Skoru gördüğü anda, Ibuki diline tıklattı. Kafasını kaşıyıp ürkütücü bakışlar attı.
“Ah, doğru mu? Kötü oldu bu.”
Son iki haftaki çabalarına acımasız bir tepki vermiş oldu. Ibuki’nin çok çalıştığını düşünüyorum.
Öğrenme yeteneği düşük olan birisi için bu sonuç aslında takdire şayan bir sonuçtu.
“Şimdi için rahatladıysa, belirlenen bölgene git. Bugün alacağın puanla büyük bir sıçrama elde edebilirsin.”
“Evet, ama… Belirlenen bölgeye gitmeyeceğini mi ima ettin az önce, anlayamadım?”
Amasawa’nın söylediklerine kulak kabartmış olacak ki, sordu.
“Ibuki, al sana büyük fırsat. Şu anda puan toplayamayacağım bir durumdayım.”
Açıklamaya bile gerek yoktu. Ama hem sözlerimle hem de gözlerimle ona bunu anlattım.
“Kazanan ve kaybeden bu ıssız ada sınavının sonunda belli olacak. Şimdi ara veriyorum diyorsan, güzel bir ivme yakalayabilirim.”
Ibuki bir saniye dondu kaldı. Sonra kabullenip arkasını döndü. Ibuki ile yollarımızı sonunda ayırdık.
Tabletimi sırt çantama geri koyarken Amasawa’ya nasıl tepki vereyim diye düşündüm.
“Şimdi I2’ye gidiyorum, ne olmuş?”
“Neden I2 gibi alakasız bir bölgeye gidiyorsun? Orada görev bile yok. Bu özel sınavda orada ne işin olabilir?”
“Nedenini bilmediğini söyleme bana?”
“Ne demek istiyorsun?”
“Salağa yatmasan. Bu kağıt parçasını ben uyurken çadırıma koymaktaki amacın ne?”
Küçük katlanmış kağıdı sol elimin başparmağı ile işaret parmağımın arasında tutarak ona uzattım.
“… Kâğıt?

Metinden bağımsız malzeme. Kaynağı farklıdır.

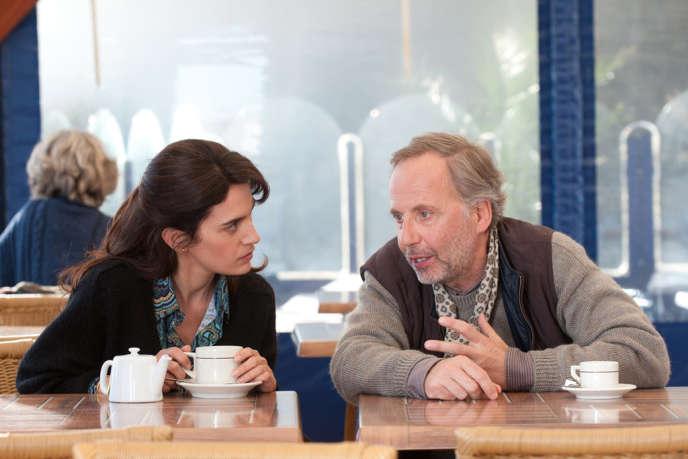 Maya Sansa et Fabrice Luchini dans le film français de Philippe Le Guay,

Bana mı?”
Aptala yatması sinir bozucuydu. Kağıt artık işime yaramıyordu. Asıl sahibi olduğunu düşünerek ona verdim.
Amasawa kağıdı alıp okumaya başladı.
“Birkaç düzensiz kelime yazılmış.. “Öğlen” “K.A” “Okuldan atılma” “I2” Hmmm.“
Bir kez daha okuduktan sonra gözlerini kapattı.
“Bu nedir ya … bu kadar basit oyunlar oynamayı nasıl severler…”
“Oyunlar derken? Beni ve Ayanokouji-kun’u ne tür bir işe dahil etmeye çalışıyorsunuz?”
“Bunu, bilmiyordum. Çünkü ben de senin gibi seyircilerden biriyim.”
“Beni mi kandırıyorsun? Karşıma çıkman bunu yazdığının en iyi kanıtı.”
Amasawa zoraki bir gülümsemeyle kağıdı yırtmaya başladı. 7 ya da 8 kez yırttıktan sonra, parçaları havaya savurdu.
“Bu 4 kelimeye bakınca, nasıl bir duygu beliriyor aklında?”
“Ayanokouji okuldan atılabilir. Anlamak zor değil.”
“Peki-—-“
Sesi, benimkinden daha net çıkıyordu.
Her neyse. Onunla tekrar kelime oyunları oynayacak değilim. Zamanım yok. Sırt çantamı takıp ona doğru yürüdüm.
“Hayal kırıklığına uğradım. Belli ki Ayanokouji-senpai hakkında hiçbir şey bilmiyorsun. Aynı sınıfta olduğun için onun ortağı gibi davranıyorsun.”
Onun yakınındayken, Amasawa bu sözleri mırıldandı.
“Ayanokouji-senpai’nin durumunu hiç bilmiyorsun, değil mi Horikita-senpai?”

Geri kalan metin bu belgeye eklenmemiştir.